Discurso durante a 150ª Sessão Deliberativa Ordinária, no Senado Federal

Em fase de revisão e indexação
Autor
Chico Rodrigues (PSB - Partido Socialista Brasileiro/RR)
Nome completo: Francisco de Assis Rodrigues
Casa
Senado Federal
Tipo
Discurso

    O SR. CHICO RODRIGUES (Bloco Parlamentar da Resistência Democrática/PSB - RR. Para discursar.) – Sr. Presidente Marcos Cesar Pontes, Sras. e Srs. Senadores, todos os brasileiros e brasileiras que nos assistem neste momento, o nosso pronunciamento hoje vai na direção de fazer um alerta, e um alerta de alcance profundo na sociedade brasileira.

    Minha gente, nada mais causa a todos nós a tristeza do que presenciar a dor e o sofrimento de crianças e adolescentes, sobretudo quando arbitrariamente apartados de seu pai ou de sua mãe. Sabemos da importância dos vínculos familiares para a formação e para a saúde mental dos jovens. Fatos traumáticos ocorridos na infância ou na adolescência podem trazer sérias consequências para o resto de suas vidas. De acordo com os especialistas no assunto, a falta de convívio com os pais pode gerar diversos tipos de transtornos mentais e emocionais como ansiedade, depressão, baixa autoestima, dificuldades de relacionamento e baixo rendimento escolar.

### Detalhes do problema
Transcreva do discurso, sem nenhuma alteração, o trecho entre "Em fase de revisão" e "na sociedade brasileira.", inclusive.

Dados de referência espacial
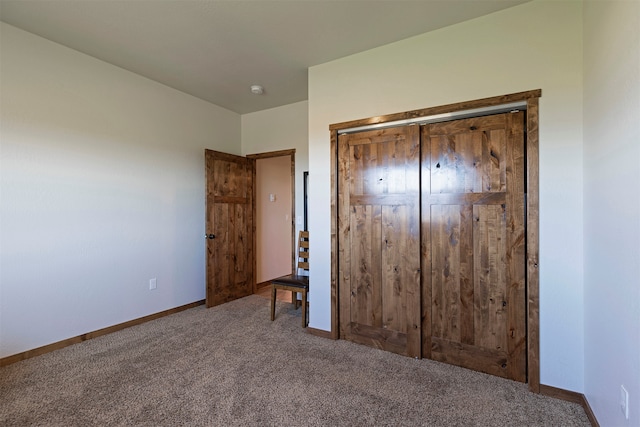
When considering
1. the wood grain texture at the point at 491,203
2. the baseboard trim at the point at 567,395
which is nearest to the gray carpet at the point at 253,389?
the baseboard trim at the point at 567,395

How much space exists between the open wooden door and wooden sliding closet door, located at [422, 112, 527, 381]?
2696 millimetres

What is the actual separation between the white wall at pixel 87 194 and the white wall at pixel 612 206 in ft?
12.8

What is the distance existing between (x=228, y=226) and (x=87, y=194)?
1.65 m

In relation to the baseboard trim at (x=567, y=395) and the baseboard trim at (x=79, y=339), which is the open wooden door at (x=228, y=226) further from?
the baseboard trim at (x=567, y=395)

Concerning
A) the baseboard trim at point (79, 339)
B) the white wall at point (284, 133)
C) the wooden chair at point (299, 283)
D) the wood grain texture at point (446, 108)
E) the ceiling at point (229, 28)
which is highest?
the ceiling at point (229, 28)

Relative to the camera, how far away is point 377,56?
265 centimetres

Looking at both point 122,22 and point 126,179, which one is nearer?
point 122,22

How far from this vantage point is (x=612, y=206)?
4.75ft

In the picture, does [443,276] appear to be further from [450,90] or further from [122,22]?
[122,22]

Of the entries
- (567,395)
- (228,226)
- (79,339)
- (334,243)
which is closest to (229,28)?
(334,243)

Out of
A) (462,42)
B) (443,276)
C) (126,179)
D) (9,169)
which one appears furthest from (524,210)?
(9,169)

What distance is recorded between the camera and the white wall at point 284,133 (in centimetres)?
407

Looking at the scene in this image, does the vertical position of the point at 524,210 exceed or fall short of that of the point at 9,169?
it falls short

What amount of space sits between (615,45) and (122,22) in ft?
10.4
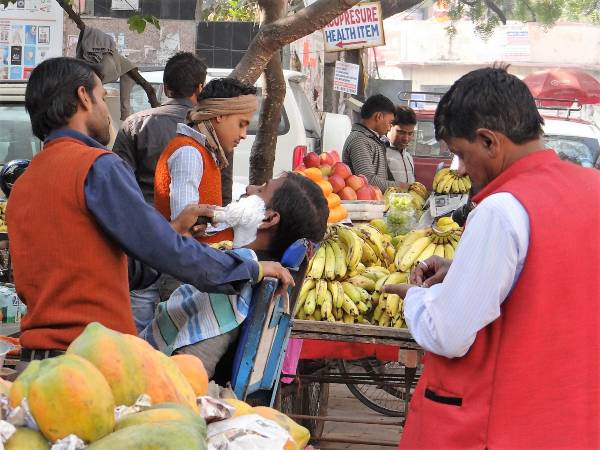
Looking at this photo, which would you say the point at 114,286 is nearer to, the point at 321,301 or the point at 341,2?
the point at 321,301

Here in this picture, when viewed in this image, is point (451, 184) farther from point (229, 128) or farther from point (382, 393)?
point (229, 128)

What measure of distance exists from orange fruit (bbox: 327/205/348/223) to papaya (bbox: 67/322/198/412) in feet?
13.5

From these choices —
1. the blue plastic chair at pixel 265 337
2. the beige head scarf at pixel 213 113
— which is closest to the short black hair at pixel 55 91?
the blue plastic chair at pixel 265 337

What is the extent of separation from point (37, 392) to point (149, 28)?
13349 mm

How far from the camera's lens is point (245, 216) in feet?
11.3

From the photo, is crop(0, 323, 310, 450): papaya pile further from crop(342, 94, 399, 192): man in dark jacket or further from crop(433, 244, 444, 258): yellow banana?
crop(342, 94, 399, 192): man in dark jacket

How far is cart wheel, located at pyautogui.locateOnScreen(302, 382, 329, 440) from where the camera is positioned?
17.9 feet

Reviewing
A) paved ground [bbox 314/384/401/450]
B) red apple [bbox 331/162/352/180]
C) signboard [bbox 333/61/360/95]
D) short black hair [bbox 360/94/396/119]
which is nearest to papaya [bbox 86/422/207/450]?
paved ground [bbox 314/384/401/450]

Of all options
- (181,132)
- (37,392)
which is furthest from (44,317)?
(181,132)

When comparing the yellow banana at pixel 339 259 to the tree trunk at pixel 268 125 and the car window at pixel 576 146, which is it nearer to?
the tree trunk at pixel 268 125

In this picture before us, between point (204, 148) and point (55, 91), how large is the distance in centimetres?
167

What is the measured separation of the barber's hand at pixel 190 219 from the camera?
3.42 meters

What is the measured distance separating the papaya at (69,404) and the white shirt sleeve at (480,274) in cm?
89

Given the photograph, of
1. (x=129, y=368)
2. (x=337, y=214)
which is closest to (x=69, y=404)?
(x=129, y=368)
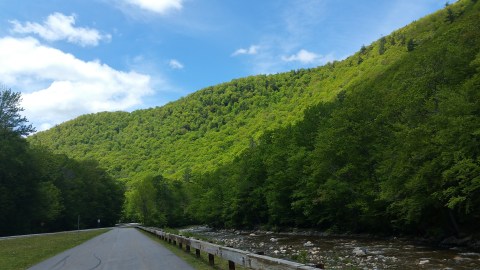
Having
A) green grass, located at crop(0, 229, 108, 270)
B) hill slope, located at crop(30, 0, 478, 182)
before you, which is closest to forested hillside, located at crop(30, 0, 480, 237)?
hill slope, located at crop(30, 0, 478, 182)

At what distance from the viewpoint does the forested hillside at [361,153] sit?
23359 mm

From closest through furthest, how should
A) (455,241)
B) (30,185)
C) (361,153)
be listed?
(455,241) → (361,153) → (30,185)

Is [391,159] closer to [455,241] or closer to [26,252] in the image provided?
[455,241]

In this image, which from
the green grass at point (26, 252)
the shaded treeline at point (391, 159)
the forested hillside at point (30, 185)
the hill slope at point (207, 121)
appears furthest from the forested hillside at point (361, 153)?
the forested hillside at point (30, 185)

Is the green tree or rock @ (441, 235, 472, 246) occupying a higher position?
the green tree

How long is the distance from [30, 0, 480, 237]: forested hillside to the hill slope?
0.79 metres

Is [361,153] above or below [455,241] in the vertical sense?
above

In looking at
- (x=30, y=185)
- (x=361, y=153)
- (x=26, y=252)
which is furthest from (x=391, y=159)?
(x=30, y=185)

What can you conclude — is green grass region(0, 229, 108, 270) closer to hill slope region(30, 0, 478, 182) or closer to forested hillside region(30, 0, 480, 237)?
forested hillside region(30, 0, 480, 237)

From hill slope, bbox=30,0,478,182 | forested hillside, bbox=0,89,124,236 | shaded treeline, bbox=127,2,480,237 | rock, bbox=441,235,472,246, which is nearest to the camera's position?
shaded treeline, bbox=127,2,480,237

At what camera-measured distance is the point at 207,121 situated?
136625mm

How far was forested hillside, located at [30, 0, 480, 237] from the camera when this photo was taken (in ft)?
76.6

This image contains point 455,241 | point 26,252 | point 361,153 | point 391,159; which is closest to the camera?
point 26,252

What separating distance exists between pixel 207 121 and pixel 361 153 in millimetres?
102932
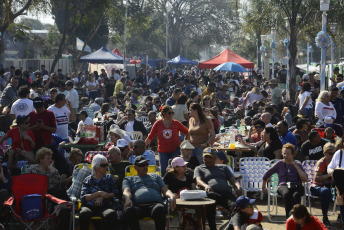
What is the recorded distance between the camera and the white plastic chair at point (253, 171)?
36.5 feet

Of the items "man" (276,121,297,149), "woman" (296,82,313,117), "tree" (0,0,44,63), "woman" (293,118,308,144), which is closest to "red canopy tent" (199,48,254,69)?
"tree" (0,0,44,63)

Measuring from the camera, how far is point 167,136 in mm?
11797

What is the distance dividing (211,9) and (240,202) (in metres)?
74.9

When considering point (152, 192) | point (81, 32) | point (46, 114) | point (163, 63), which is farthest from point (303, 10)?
point (163, 63)

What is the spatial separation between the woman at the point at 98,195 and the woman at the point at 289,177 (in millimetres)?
2371

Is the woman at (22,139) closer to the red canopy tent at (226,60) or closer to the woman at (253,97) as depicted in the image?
the woman at (253,97)

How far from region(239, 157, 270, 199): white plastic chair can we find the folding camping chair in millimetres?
3248

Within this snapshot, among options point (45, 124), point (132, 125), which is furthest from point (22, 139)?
point (132, 125)

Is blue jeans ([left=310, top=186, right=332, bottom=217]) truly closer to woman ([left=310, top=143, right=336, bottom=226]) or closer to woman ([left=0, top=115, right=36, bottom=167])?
woman ([left=310, top=143, right=336, bottom=226])

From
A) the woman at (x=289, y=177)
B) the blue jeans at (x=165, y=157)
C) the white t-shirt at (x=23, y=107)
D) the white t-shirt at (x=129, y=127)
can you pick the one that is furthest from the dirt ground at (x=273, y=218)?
the white t-shirt at (x=23, y=107)

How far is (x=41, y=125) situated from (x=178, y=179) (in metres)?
2.82

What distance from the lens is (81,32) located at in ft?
167

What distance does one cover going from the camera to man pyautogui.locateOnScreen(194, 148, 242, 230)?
977 cm

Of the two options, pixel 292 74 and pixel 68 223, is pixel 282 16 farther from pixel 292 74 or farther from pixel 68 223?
pixel 68 223
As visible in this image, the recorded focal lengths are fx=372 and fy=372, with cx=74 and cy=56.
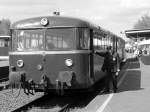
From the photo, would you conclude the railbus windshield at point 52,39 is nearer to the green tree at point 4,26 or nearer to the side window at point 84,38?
the side window at point 84,38

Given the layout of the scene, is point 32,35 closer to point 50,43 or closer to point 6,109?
point 50,43

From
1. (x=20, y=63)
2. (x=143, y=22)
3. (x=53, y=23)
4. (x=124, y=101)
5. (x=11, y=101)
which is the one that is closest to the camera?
(x=124, y=101)

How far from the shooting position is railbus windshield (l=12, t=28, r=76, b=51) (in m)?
11.0

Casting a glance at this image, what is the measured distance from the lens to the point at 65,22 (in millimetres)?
11000

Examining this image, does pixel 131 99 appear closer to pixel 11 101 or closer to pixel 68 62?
pixel 68 62

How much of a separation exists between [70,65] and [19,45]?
70.3 inches

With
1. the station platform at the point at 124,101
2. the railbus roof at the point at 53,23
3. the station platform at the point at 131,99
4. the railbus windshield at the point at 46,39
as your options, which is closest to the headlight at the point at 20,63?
the railbus windshield at the point at 46,39

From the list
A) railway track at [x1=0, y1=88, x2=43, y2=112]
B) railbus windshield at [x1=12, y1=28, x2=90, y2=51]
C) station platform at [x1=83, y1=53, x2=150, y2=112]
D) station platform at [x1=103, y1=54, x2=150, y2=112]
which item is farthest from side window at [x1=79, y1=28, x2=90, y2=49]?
railway track at [x1=0, y1=88, x2=43, y2=112]

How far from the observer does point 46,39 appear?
1112 cm

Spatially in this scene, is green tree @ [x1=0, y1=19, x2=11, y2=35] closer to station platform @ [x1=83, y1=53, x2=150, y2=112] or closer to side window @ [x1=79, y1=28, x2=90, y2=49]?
station platform @ [x1=83, y1=53, x2=150, y2=112]

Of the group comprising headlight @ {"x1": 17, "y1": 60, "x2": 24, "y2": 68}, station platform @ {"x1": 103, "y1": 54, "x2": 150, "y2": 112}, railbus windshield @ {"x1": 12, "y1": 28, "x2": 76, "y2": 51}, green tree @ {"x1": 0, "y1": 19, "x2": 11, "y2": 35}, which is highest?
green tree @ {"x1": 0, "y1": 19, "x2": 11, "y2": 35}

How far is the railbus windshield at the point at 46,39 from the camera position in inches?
434

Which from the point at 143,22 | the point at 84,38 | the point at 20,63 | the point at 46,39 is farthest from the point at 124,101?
the point at 143,22

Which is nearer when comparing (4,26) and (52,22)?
(52,22)
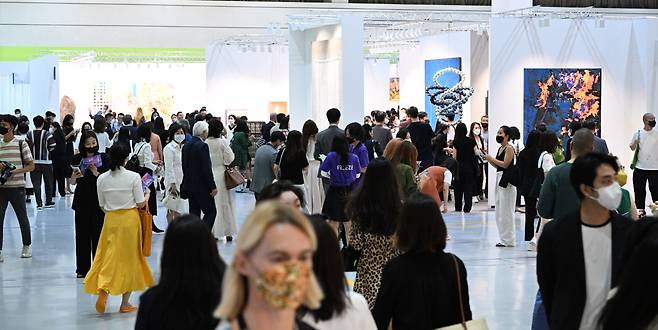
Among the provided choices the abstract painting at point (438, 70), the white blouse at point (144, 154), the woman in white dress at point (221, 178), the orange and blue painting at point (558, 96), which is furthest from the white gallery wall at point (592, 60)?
the white blouse at point (144, 154)

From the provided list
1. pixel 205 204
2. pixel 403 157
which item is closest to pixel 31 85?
pixel 205 204

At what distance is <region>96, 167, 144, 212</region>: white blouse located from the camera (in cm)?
879

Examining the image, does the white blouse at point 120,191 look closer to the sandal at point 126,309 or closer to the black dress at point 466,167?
the sandal at point 126,309

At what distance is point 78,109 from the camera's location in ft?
91.7

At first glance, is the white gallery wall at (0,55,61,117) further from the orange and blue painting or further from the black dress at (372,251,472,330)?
the black dress at (372,251,472,330)

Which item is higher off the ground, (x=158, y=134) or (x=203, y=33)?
(x=203, y=33)

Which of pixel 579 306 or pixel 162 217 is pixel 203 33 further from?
pixel 579 306

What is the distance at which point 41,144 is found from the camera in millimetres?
17250

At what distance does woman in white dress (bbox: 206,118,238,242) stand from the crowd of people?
2 cm

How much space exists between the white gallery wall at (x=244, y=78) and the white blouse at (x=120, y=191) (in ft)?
57.2

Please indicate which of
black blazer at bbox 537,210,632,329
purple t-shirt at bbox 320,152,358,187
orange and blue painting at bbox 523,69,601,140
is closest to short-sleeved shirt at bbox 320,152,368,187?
purple t-shirt at bbox 320,152,358,187

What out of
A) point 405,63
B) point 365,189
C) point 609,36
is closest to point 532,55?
point 609,36

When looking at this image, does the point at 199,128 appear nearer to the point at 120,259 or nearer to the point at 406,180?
the point at 120,259

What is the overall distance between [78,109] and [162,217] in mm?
12566
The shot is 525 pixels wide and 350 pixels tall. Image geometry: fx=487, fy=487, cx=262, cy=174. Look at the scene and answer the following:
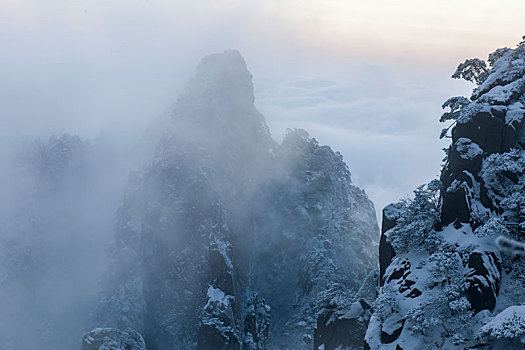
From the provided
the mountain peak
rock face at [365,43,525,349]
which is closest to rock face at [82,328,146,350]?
rock face at [365,43,525,349]

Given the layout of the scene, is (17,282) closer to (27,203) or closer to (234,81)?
(27,203)

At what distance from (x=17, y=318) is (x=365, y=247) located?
115m

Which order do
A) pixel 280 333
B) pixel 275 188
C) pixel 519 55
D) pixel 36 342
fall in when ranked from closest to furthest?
pixel 519 55 → pixel 280 333 → pixel 36 342 → pixel 275 188

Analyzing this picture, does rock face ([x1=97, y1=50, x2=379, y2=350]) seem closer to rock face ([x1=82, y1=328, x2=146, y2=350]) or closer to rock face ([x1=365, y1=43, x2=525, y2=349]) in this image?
rock face ([x1=82, y1=328, x2=146, y2=350])

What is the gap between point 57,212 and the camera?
7397 inches

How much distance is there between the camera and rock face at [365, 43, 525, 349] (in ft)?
163

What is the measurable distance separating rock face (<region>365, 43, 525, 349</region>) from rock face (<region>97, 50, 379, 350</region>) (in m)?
75.1

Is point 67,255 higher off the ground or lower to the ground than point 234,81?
lower

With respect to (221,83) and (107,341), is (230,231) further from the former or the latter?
(107,341)

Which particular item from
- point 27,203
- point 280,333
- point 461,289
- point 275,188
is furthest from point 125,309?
point 461,289

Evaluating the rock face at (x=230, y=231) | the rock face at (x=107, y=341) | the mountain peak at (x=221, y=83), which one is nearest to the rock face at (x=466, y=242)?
the rock face at (x=107, y=341)

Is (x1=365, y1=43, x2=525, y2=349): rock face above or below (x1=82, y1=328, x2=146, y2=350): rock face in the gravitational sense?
above

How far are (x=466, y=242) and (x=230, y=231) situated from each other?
104 metres

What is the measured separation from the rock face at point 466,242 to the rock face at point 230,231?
246 ft
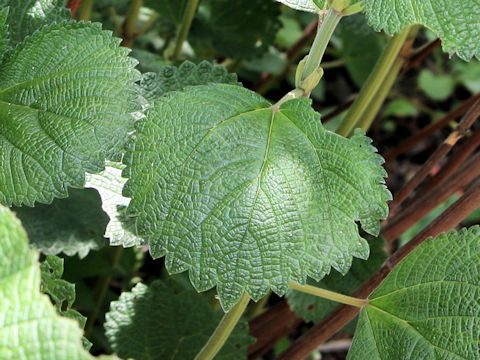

### Solução da tarefa
Em fase de revisão e indexação
Autor
Chico Rodrigues (PSB - Partido Socialista Brasileiro/RR)
Nome completo: Francisco de Assis Rodrigues
Casa
Senado Federal
Tipo
Discurso

    O SR. CHICO RODRIGUES (Bloco Parlamentar da Resistência Democrática/PSB - RR. Para discursar.) – Sr. Presidente Marcos Cesar Pontes, Sras. e Srs. Senadores, todos os brasileiros e brasileiras que nos assistem neste momento, o nosso pronunciamento hoje vai na direção de fazer um alerta, e um alerta de alcance profundo na sociedade brasileira.